Privacy by design: the principle
At Domani AI we do not build a product first and then glue data protection onto it. Data protection is part of the architecture — from the very first line of code.
Concrete measures:
**1. No tracking cookies** We use Plausible Analytics instead of Google Analytics. Plausible is EU-hosted, sets no cookies and collects no personal data. We still see which pages are working.
**2. Data minimization** We only store what we need. Chatbot conversations keep the content, but personal data is anonymized automatically once the consent period expires.
**3. Automatic anonymization** Instead of deleting data (which destroys analysis), we anonymize PII: "Max Mustermann" becomes "Contact_A7B3". The conversations remain available for analytics, but they can no longer be traced to a person.

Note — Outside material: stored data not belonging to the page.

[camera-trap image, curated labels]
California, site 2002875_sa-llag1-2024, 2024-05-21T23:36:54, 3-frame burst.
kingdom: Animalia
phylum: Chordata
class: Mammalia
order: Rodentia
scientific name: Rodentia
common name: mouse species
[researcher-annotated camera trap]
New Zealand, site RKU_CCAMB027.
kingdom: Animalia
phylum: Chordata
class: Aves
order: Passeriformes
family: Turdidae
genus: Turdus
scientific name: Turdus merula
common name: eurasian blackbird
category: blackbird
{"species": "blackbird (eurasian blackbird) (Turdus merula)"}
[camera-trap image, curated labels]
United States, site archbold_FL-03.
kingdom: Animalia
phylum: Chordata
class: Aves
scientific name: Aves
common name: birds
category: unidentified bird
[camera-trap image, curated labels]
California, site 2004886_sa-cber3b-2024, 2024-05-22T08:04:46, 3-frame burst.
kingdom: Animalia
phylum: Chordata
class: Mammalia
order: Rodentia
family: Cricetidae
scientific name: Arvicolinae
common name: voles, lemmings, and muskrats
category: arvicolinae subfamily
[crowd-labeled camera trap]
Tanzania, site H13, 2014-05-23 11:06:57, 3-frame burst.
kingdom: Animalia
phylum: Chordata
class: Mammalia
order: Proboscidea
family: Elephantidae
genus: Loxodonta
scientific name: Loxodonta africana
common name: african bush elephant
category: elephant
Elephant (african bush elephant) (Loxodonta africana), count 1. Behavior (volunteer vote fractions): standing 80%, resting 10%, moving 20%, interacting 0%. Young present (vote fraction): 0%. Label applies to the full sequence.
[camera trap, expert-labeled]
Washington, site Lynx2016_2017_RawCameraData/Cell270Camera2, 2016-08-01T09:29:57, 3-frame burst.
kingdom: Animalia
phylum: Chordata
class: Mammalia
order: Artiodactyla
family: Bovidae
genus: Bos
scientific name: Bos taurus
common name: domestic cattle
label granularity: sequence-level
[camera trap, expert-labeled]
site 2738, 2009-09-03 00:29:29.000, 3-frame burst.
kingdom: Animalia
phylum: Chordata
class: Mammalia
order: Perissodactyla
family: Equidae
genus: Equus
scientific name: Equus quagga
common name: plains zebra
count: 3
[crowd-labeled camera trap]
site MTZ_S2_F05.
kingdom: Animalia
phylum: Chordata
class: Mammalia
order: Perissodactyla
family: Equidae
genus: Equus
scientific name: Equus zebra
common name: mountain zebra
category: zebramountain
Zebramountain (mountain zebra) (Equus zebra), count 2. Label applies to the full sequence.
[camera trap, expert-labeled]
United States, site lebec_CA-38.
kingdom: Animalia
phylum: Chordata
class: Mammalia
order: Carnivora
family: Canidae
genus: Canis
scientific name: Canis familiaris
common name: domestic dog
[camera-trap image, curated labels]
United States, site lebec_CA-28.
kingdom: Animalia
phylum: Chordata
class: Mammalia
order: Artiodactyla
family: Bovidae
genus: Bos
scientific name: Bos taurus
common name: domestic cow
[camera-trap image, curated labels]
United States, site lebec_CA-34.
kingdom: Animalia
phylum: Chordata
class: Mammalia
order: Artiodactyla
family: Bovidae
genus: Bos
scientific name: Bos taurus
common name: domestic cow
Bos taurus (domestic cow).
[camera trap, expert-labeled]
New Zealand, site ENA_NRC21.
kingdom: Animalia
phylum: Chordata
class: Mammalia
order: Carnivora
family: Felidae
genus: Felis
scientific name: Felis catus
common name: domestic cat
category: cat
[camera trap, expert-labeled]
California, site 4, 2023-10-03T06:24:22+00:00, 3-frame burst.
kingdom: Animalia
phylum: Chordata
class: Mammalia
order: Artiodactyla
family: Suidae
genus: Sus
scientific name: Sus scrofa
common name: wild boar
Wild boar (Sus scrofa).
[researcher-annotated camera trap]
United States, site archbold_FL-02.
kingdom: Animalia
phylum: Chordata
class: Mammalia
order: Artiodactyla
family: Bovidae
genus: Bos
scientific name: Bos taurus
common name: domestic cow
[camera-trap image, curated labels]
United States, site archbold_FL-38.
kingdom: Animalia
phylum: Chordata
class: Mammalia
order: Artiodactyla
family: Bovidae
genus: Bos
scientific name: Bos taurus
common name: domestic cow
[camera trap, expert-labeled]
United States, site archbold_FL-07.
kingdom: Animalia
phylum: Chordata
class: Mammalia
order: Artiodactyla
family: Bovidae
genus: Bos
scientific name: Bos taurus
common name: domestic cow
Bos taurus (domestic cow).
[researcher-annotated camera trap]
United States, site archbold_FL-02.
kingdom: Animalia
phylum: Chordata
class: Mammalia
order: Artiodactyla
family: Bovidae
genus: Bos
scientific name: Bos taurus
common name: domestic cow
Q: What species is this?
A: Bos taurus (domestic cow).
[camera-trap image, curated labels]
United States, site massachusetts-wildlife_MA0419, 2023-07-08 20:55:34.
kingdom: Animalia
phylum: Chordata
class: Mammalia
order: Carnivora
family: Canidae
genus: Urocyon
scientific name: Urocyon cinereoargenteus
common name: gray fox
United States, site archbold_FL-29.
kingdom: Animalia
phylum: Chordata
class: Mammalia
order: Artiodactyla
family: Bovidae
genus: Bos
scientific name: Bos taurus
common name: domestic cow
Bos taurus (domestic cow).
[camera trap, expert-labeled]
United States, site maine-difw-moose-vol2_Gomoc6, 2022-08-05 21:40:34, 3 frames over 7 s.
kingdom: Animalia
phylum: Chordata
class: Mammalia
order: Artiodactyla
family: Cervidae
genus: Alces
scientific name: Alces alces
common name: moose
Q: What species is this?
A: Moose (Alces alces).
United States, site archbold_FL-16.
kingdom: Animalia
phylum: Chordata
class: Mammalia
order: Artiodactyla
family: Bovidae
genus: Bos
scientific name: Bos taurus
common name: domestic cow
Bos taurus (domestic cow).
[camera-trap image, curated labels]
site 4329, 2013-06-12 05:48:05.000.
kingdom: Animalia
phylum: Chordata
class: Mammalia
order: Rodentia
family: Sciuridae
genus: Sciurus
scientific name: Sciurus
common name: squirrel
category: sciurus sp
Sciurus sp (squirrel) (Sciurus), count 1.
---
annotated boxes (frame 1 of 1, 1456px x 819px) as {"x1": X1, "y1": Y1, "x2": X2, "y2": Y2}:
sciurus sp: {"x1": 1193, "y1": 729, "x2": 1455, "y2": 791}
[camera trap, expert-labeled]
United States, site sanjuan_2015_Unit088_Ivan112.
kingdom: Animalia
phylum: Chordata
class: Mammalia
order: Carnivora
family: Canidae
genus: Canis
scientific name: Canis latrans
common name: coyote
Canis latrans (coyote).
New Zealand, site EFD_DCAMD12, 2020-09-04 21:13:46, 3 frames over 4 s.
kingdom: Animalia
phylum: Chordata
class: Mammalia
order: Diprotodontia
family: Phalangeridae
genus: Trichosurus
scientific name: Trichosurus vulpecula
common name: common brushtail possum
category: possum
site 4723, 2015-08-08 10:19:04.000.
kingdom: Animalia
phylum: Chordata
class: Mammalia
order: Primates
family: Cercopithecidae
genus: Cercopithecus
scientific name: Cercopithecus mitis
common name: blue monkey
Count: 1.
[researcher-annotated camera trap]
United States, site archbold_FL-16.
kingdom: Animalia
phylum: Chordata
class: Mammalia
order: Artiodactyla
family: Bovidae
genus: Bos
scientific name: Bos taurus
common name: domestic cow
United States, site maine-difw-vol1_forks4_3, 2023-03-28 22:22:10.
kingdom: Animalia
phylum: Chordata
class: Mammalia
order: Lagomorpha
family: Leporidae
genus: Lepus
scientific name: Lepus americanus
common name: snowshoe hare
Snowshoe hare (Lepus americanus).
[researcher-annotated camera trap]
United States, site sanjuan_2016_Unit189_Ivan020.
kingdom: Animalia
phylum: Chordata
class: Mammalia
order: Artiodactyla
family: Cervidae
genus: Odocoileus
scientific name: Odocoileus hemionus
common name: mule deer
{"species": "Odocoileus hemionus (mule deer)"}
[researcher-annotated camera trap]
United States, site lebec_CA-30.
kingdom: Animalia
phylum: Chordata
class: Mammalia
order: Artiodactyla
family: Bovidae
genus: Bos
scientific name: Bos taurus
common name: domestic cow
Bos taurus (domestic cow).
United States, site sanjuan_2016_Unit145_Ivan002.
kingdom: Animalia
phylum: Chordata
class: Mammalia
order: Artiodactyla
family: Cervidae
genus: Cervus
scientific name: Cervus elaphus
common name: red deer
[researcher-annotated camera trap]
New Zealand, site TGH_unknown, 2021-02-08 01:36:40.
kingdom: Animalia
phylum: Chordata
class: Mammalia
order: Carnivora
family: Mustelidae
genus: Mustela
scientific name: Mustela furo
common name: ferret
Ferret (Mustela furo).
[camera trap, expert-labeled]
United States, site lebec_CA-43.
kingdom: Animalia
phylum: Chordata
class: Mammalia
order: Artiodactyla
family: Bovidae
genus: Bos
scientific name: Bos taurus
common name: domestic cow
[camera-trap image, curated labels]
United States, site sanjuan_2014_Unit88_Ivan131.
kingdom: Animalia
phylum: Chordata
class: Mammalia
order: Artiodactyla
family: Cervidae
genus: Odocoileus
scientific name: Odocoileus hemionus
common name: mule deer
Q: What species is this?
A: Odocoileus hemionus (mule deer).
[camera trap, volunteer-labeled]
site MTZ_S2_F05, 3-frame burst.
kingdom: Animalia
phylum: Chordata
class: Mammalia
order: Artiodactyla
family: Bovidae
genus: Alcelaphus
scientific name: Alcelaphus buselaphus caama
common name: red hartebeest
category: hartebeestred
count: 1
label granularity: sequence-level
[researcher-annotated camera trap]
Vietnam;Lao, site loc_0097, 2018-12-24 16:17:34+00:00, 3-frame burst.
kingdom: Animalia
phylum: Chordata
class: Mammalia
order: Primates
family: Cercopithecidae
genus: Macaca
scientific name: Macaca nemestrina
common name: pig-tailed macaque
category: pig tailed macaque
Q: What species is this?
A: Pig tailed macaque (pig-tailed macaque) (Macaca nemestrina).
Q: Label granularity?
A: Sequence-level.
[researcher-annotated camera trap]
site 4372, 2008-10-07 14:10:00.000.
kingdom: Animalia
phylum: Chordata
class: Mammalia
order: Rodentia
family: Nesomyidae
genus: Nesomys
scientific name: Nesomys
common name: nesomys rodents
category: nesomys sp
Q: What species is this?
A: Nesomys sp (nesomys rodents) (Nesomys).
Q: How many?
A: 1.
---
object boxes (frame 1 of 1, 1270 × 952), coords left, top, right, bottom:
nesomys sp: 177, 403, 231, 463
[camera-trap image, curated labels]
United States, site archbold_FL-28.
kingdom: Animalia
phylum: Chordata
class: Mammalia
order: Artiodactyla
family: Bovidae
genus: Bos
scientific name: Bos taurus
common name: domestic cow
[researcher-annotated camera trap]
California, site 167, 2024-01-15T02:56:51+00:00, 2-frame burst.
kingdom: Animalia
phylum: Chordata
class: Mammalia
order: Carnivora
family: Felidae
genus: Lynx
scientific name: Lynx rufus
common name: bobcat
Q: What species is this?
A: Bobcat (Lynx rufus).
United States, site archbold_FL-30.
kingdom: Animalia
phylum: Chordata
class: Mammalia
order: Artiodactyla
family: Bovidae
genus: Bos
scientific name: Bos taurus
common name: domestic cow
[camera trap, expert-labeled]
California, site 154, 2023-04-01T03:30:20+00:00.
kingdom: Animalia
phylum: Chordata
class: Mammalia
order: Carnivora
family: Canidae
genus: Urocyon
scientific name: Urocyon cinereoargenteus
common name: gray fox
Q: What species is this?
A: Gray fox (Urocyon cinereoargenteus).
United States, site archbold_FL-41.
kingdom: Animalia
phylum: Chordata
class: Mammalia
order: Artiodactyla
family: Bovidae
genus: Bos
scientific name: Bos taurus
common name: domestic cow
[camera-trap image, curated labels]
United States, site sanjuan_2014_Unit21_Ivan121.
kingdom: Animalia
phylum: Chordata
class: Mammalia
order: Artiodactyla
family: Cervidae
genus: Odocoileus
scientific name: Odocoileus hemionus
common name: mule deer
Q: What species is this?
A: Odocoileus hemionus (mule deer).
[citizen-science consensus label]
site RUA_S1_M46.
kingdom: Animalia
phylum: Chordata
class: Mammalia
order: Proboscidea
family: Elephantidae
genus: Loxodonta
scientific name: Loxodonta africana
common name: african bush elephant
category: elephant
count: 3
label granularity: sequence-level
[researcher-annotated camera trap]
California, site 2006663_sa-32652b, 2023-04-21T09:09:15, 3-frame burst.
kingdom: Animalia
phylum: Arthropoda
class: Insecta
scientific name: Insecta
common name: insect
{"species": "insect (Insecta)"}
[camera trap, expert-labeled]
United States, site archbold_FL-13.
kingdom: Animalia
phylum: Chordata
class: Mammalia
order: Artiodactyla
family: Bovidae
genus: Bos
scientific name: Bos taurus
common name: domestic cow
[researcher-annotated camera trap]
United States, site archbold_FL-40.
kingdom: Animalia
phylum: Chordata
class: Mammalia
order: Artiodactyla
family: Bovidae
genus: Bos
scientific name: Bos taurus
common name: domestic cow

**4. Consent management** Before any AI processing we obtain clear consent. No dark patterns, no pre-ticked checkboxes, no confusing cookie banners.
**5. Transparency** Our privacy policy clearly states: which data, why, for how long, processed by whom. Including every sub-processor (Anthropic, OpenAI, Supabase, Vercel).
SCCs and international data transfers
Yes, we use US services (Anthropic, OpenAI, Vercel). That is GDPR-compliant when:
- Standard Contractual Clauses (SCCs) are in place
- The processing is purposeful
- The user is informed
We make sure all of this is the case. For every sub-processor.
Bottom line
GDPR and AI are not mutually exclusive — but they do require deliberate engineering. Anyone who treats data protection as a feature rather than a foundation will always run into problems. Anyone who gets it right from the start builds trust and avoids expensive retrofits.